Goal of the exercise:
Render the lines from the one containing "Studying the image showing" through the one containing "the point at 44,59, the" as a Markdown table with the columns Row and Line. Skip blank lines and include nothing else.

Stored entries
'''

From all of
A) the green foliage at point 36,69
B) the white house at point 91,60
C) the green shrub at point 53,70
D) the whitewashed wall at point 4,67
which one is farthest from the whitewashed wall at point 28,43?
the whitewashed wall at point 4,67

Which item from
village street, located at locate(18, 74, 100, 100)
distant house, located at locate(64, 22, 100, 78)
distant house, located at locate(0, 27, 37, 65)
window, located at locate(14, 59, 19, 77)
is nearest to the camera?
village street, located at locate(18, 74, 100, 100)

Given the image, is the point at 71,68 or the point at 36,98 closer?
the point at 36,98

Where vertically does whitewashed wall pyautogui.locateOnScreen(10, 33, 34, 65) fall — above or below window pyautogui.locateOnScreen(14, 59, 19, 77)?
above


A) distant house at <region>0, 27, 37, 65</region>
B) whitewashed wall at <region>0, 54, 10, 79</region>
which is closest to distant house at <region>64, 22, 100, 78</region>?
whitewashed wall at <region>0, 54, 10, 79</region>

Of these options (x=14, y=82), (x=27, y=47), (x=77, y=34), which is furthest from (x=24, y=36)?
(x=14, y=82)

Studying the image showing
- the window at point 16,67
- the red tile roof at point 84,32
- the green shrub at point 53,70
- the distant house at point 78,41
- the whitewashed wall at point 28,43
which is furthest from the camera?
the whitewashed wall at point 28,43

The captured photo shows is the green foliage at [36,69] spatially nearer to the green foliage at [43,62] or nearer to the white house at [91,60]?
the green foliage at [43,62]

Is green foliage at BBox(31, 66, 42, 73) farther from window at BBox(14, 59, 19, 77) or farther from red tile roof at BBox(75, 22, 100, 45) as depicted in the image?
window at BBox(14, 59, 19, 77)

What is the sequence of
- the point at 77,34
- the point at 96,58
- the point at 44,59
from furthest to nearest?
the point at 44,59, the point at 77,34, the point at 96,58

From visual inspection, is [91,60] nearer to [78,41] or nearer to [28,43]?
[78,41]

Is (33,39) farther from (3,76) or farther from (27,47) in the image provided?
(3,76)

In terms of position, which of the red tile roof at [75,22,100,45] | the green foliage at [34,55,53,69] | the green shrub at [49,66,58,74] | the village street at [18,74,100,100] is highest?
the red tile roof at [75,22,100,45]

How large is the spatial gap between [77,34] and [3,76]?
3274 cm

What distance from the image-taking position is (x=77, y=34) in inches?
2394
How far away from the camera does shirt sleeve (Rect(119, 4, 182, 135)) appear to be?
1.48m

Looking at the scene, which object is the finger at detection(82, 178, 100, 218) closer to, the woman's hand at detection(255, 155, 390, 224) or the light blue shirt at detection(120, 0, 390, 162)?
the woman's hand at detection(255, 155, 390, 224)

'''

Written reply:
| Row | Line |
|---|---|
| 1 | Studying the image showing |
| 2 | - the window at point 16,67 |
| 3 | - the red tile roof at point 84,32 |
| 4 | - the green shrub at point 53,70 |
| 5 | - the distant house at point 78,41 |
| 6 | - the whitewashed wall at point 28,43 |
| 7 | which is furthest from the camera? |
| 8 | the whitewashed wall at point 28,43 |
| 9 | The captured photo shows is the green foliage at [36,69] spatially nearer to the green foliage at [43,62] or nearer to the white house at [91,60]? |
| 10 | the green foliage at [43,62] |
| 11 | Is green foliage at BBox(31, 66, 42, 73) farther from window at BBox(14, 59, 19, 77) or farther from red tile roof at BBox(75, 22, 100, 45) as depicted in the image? |
| 12 | window at BBox(14, 59, 19, 77) |
| 13 | What is the sequence of |
| 14 | - the point at 77,34 |
| 15 | - the point at 96,58 |
| 16 | - the point at 44,59 |
| 17 | from furthest to nearest? |
| 18 | the point at 44,59, the point at 77,34, the point at 96,58 |